What is a Graph?
It is merely a way of structuring data using vertices (or nodes) and edges. Data is stored both at the vertices and on the edges themselves. Edges can be bi or uni directional. The flexibility comes from the fact that any edge and point to any node and many times, the information that we seek is related to the configuration of the graph, not just the data in the edges and nodes. In the graph above, we can see that Alice and Bob are both members of the Chess group and that they both know each other.
In the example, we use nouns as nodes and the verbs: knows, and is member as edges. This is a very common way of modeling natural language statements as graphs. Let's take a look at some fake tweets that I have contrived for an example:
@NikeFan - I love my Nike's. They are the best shoes.
@ShoeShopper - I just bought some Nikes, some Reeboks, and a Swiss Air.
@ReebokFan - I just hate Nike, their new lineup is horrible.
After some text analysis we could derive this graph:
As you can see, the edge "is" can be applied to either Shoe or Twitter users. This makes the graph easily extended as our knowledge increases.

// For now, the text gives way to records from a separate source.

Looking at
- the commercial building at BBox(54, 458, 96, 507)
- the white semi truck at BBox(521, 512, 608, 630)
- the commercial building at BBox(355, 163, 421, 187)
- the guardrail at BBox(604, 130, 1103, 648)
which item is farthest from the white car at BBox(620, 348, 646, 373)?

You can also see that if I want to find twitter users who have bought shoes, I would look for any node that "is" a shoe and see what nodes "bought" it while ensuring that node "is" also a Twitter User. This is where the graph database comes in. These types of databases are optimized for searching and traversing over relationships to resolve your queries. A traditional RDBMS could represent a graph as just a few tables, however resolving a graph query would take ages as each step in the search would involve scanning the same set of tables over and over. Then as your graph grows, your query times grow linearly or worse. With a graphing DB, there are many opportunities to limit where we search and enable the search to be done in parallel.

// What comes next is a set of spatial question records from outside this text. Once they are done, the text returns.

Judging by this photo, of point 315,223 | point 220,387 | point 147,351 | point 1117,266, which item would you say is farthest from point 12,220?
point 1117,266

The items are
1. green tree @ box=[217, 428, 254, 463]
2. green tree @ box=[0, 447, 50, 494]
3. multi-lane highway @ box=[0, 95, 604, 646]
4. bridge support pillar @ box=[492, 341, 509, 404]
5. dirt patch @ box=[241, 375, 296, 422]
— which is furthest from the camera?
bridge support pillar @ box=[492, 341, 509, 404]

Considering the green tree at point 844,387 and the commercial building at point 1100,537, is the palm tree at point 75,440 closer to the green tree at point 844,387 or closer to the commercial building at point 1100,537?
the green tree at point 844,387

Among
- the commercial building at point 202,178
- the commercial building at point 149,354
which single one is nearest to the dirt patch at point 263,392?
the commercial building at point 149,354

The Holy Grail - Graphing Databases on Hadoop
You would think that with all the power Hadoop provides, there should be at least one graph db on it, but at this time there are none. I think there are valid technical reasons for it. For one, Hadoop has a high latency. Even a one second response time would be unreasonable for simple queries and I doubt any hadoop job could be resolved in less than one sec. Part of the reason is that the inputs and outputs of a map reduce job are files and the underlying hadoop file system (HDFS) will log, replicate, and checkpoint the data to hard disk as the job runs. If we had a sort of Hadoop Lite system where we keep our partial data results only in memory, then we could reduce some of the latency. If a node fails, then we simply restart the computation from the point where we have data on disk, maybe even distributing that across the nodes that have already finished. The second issue is hadoop doesn't like the data elements that you process to be dependent on each other. With a graph query, that is very hard to do. Even if you could partition each node with disconnected graphs, they can still be easily connected in the future necessitating a costly reshuffle of the data. Worse yet, is that in time, graphs tend to be more connected, so eventually you'll have only one partition, not a very scalable option. The only solution I can come up is to allow the graphs to traverse nodes and when a query hits a border between machines, issue a new query that is fed back into another map reduce round. This continues until a solution is found. This means that if you have a solution that traverses through multiple machines, you would have to run multiple rounds of map reduce making the query super slow.
In the end, I expect we'll have to settle for a different platform other than hadoop to support graphing databases. We could still use hadoop to do inserts or query into a graph database, but as far as running the db on hadoop, that's not gonna happen in the foreseeable future.